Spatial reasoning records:
>>>
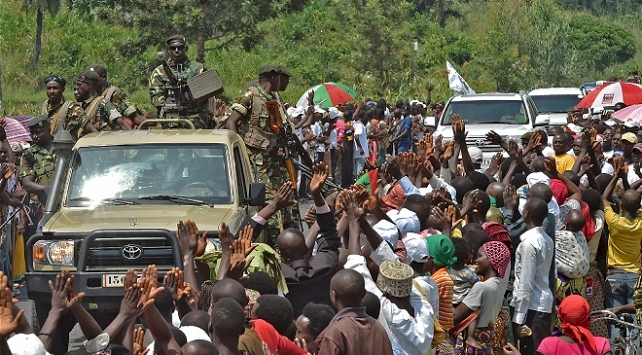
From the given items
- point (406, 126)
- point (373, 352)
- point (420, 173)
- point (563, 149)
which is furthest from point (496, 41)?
point (373, 352)

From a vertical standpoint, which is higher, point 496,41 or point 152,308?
point 152,308

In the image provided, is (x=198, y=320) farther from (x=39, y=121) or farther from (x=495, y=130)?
Result: (x=495, y=130)

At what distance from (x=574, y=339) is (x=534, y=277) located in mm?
1978

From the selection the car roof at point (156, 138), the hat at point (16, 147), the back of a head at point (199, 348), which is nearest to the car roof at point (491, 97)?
the hat at point (16, 147)

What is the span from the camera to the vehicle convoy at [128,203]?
29.1 ft

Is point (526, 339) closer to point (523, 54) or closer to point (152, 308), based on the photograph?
point (152, 308)

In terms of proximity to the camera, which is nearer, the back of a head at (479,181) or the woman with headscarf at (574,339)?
the woman with headscarf at (574,339)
<<<
Set task: From the data above, write out everything exactly except the pictures.

Task response:
From the given items
- point (406, 126)
- point (373, 352)
- point (420, 173)
- point (563, 149)
which is furthest from point (496, 41)?
point (373, 352)

From a vertical standpoint, which is higher, point 496,41 or point 152,308?
point 152,308

In the image provided, is (x=198, y=320) farther from (x=39, y=121) or farther from (x=495, y=130)?
Result: (x=495, y=130)

At what distance from (x=574, y=339) is (x=534, y=277) located in mm?
1978

From the selection the car roof at point (156, 138), the hat at point (16, 147), the back of a head at point (199, 348), which is nearest to the car roof at point (491, 97)?
the hat at point (16, 147)

What is the span from the camera to the vehicle convoy at [128,203]?
29.1 ft

Is point (526, 339) closer to point (523, 54) or closer to point (152, 308), based on the photograph?
point (152, 308)

In terms of proximity to the camera, which is nearer, the back of a head at (479,181) or the woman with headscarf at (574,339)?
the woman with headscarf at (574,339)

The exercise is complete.